Both [Office and ODF] are conventional applications that, whether free or not, impose a heavy download, installation, and support burden on the people who use them….The format debate also presumes an archaic mode of information exchange: e-mail attachments. We work this way because it’s a habit our Web technologies don’t yet enable us to break. There’s no doubt in my mind, however, that online forms will continue to transform our means of gathering information, that hypertextual XML will make page-oriented technologies such as PDF obsolete as a means of publishing it, and that blogs, wikis, and their successors will become our primary means of collaborating around shared information.

In between these extremes, of course, there are a multitude of perceptions offered that have different entry points, and therefore their own discrete bits of wisdom that can be incorporated into the Noospheric understanding of Where We Should Go Next. To give just one example, here’s a piece by Bernard Golden at SearchOpenSource.com, called Golden’s Rules: The real story behind the Massachusetts ODF flap. Golden, like me, likes to look to the past for a context within which to guess the future, and offers the following, after asking how you and I should be thinking about the Microsoft vs. ODF face off and (impliedly) how much we should care about who win:





What of the rest of us? When I think of this situation, I’m reminded of two words: Token Ring. Twenty years ago TCP/IP and Ethernet weren’t the obvious solution for networking as they are today. IBM, which had a default monopoly for computing, offered a complete technology solution based on its proprietary architecture….What TCP/IP and Ethernet had going for them was that they were simple, open standards that anyone could create products for. We all know how the story turned out. The simple, cheap solution defeated the complex, expensive one, because organizations like to save money and implement infrastructures that are easy to manage.




But there’s more to this story than cheap and simple beating expensive and complex — and that’s why the ODF situation is important to everyone.

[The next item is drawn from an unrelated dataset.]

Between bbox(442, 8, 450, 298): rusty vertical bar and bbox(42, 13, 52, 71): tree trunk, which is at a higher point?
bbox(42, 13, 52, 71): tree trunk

Because TCP/IP are simple, cheap standards, it meant that many players could innovate in many different places within the network infrastructure….Without the victory of TCP/IP, things we take for granted today would never have been possible — Ebay, Itunes, VoIP. None of them could have been price competitive enough to achieve adoption. And none of them could have been predicted at the time of the TCP/IP vs. Token Ring shootout.


Similarly, standardized file formats like ODF will enable applications and services we can’t predict….

The excitement of our times, as illustrated by the current ODF conceptualization process, is that there are thousands, if not millions, of nodes (us) in this conceptualization process, all interacting in real time to imagine the future, and by acting on that imagining, literally make that future so — an immeasurably strong force that even the marketing muscle of Microsoft cannot necessarily deflect, let alone stop.



To me, this process of SuperIntegration/Creation seems to be one of the most profound evolutionary steps in the history of knowledge and society. Or, as I concluded in the article that I first described above:




Perhaps, this latest revolutionary leap in how we acquire knowledge, as with our acquisition of the gift of language so many millennia ago, may even change what it means to be a human being.